Not long after Serenikha and some of her ladies left for the banquet, Taylor and I ate a quiet dinner with some other ladies who hadn’t been invited, including Shiyama and Bhavalikha. Then Taylor went to our room to talk with the Gray One, and I sat playing sientsu, a board game I’d learned the last time I was here, with Shiyama.

I did better than I expected, but Shiyama was still winning. She was about to capture sixteen of my stones in one move if I couldn’t block her; I was staring at the board trying to find a way out when Taylor rushed in.

“Heads up, Leslie, we’ve got a portal site! Ladies, it was good to meet you — good to see you again, Bhavalikha — tell Serenikha we’re sorry we couldn’t say goodbye, but we’ll be back for another visit when these portals are more reliable.”

“We can’t stay until after Serenikha gets back from the banquet?” I asked.

“No. The next opening might be after school starts back on Monday, and it might not be as good a site. This one’s perfect, right in Mom and Dad’s yard like we planned.”

“All right. Here or in our room?”

“I’ve got things set up in our room. Hurry! And — Bhavalikha, would you come along and do us a favor? Toss some of our smaller possessions through the portal after us, as long as it stays open?”

“I will be happy to oblige,” Bhavalikha said, and slithered along after us.

Shiyama followed too. “I’m stronger than I look,” she remarked.
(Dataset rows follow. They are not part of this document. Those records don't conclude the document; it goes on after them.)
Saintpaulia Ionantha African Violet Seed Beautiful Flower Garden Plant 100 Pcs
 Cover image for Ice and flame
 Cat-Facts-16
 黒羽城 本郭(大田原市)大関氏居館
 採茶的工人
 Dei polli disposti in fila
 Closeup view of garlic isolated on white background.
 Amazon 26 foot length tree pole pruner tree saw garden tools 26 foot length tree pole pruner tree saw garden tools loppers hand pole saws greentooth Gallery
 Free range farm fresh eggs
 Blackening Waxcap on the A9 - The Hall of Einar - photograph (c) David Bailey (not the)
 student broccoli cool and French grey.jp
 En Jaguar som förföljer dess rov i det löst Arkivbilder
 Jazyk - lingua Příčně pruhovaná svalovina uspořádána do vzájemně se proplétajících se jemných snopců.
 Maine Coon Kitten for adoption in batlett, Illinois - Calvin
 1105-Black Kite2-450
When we reached our room, Taylor told me to slither into one of the semicircles she’d drawn, and then closed it up around me. She started working on tweaking the transformation spell. Nothing happened for several minutes, but then — a lot sooner than I’d seen any results when she transformed me the first time — I suddenly felt my tail shortening and splitting down the middle, and a strange sensation in my shoulders, and the room, furniture and people all seemed to grow hugely larger around me. I looked down at myself and twisted my head to look over my shoulder.

I had green skin like Maella’s, and a good figure, with breasts proportionally smaller than the ones I’d had as Serenikha. My hair was violet, though, and not as long as Maella’s hair had been, and my wings were a translucent green. I had a little tuft of violet pubic hair, though I thought I remembered Maella having none; but it was five years ago and I might have misremembered.

“A girl pixie?” I asked.

“We are still in the women’s quarters,” Taylor said primly. “And it won’t matter, you’ll be changing back to your usual self in a few minutes.”

“Not complaining, just commenting.”

“Hush while I transform myself. You can leave the circle if you like.”

I experimented with my wings, flapping and then rapidly vibrating them until I lifted off. I practiced flying; it didn’t seem to come quite as naturally as slithering or coiling in my nagini body, but I didn’t crash into anything. Shiyama looked at me in fascination.

Taylor took about fifteen or twenty minutes to transform herself; she first reverted to her human base form, which was quick but not instantaneous, and then changed herself into a pixie, which took a lot longer. I realized we hadn’t told Bhavalikha and Shiyama what they were supposed to toss through the portal after us; I hovered by Bhavalikha’s ear and whispered to her, and we looked through the luggage, picking out small items and ordering them from most to least valuable. It was mostly our wallets, Mom’s jewelry, and our cell phones with their dead batteries and the photos from our first few days here.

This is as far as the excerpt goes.